Academic background
- Alma mater: Queen's University of Belfast
- Thesis: Childhood stress and coping: a psychosocial approach (1996)

= Orla Muldoon =

Social psychologist

Orla Therese Muldoon is an Irish social and political psychologist and professor of psychology at the Queen’s University Belfast. Her research concerns how groups memberships and social identities affect health and well-being.

==Education and career==

Muldoon attended Queen's University of Belfast where she received a first class honours bachelor's degree in Psychology. She earned her Ph.D. from Queen's University of Belfast in 1996. During this time she also attended University of Michigan as a John F Kennedy Travel Scholar. She was a faculty member at Ulster University and Queens University Belfast. She moved to University of Limerick in 2007 to lead the development of a new department of psychology.

Muldoon was editor-in-chief of the journal Political Psychology, a position she shared with James Liu. She was formerly editor-in-chief of the Journal of Community and Applied Social Psychology.

Muldoon has served on the board of the Irish Research Council from 2021.

Muldoon is a serving member of the Irish Medical Council.

== Research ==
Muldoon's research concerns how groups memberships and social identities mediate the relationship between health, well-being as well as social and political attitudes.
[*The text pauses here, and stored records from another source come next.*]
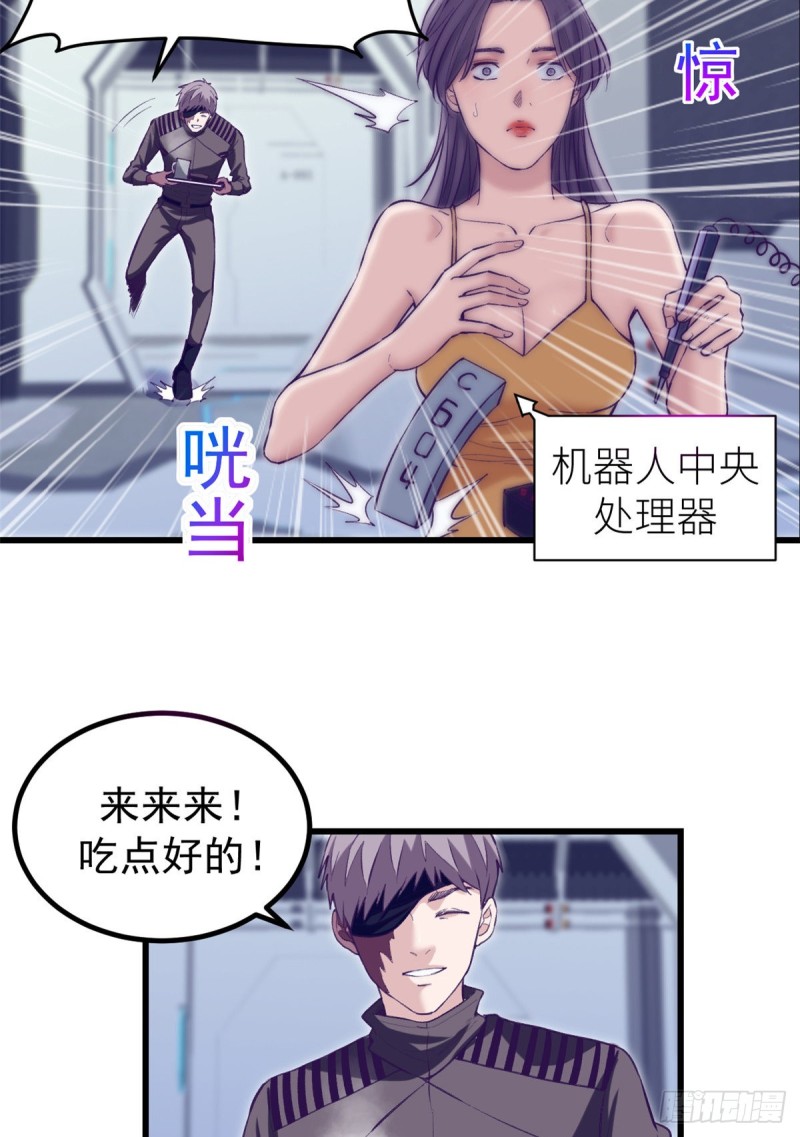 61 秘密计划24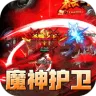 剑御龙城（魔神宝术三职业）
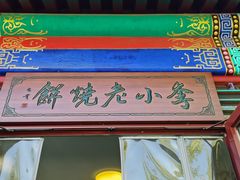 -李小老烧饼(常营民族家园店)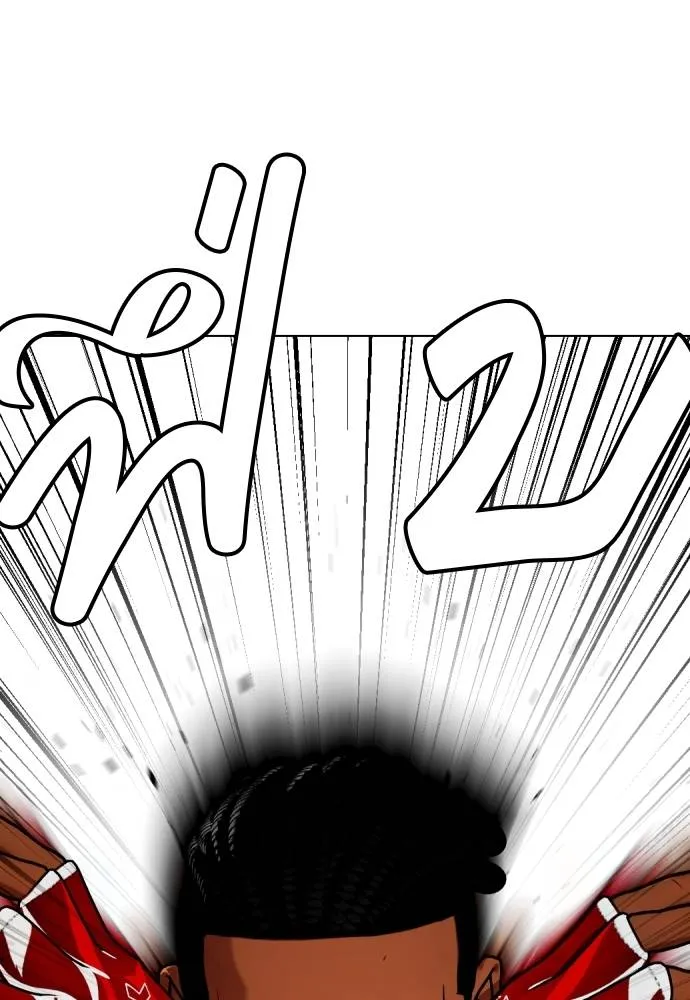 หมาหัวเน่า ตอนที่ 93 รูปที่ 119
She is the author with colleagues of the Social Identity Model of Traumatic Identity Change. She has examined the impact of the war in Northern Ireland on children, the impact of domestic violence, brain injury and sexual violence. and social identity and post-traumatic stress disorder.

Muldoon has made major contributions to debates raising concern's about Ireland's response to the COVID-19 pandemic because of the lack of diversity on the panel making recommendations. She has spoken with the media about the statistics of violence against women, and is a regular opinion contributor to The Irish Times.

== Selected publications ==

- Muldoon, O. T. (2024). The Social Psychology of Trauma: Connecting the Personal and the Political. Cambridge University Press. Open Access
- Muldoon, Orla (2021). "Personal and political: Post-traumatic stress through the lens of social identity, power, and politics."
- Muldoon, Orla T. (2019). "The social psychology of responses to trauma: Social identity pathways associated with divergent traumatic responses."
- Muldoon, Orla T. (2007). "Religious and National Identity after the Belfast Good Friday Agreement"

== Awards and honors ==
In 2020, Muldoon won the Nevitt Sanford Award for outstanding contributions to political psychology from the International Society of Political Psychology. She received a Fulbright Award in 2020, and was one of the first two women in Ireland to receive a European Research Council Advanced Grant. In 2022 she was elected a member of the Royal Irish Academy. In 2024, Muldoon was the recipient of the European Research Council Public Engagement with Research award.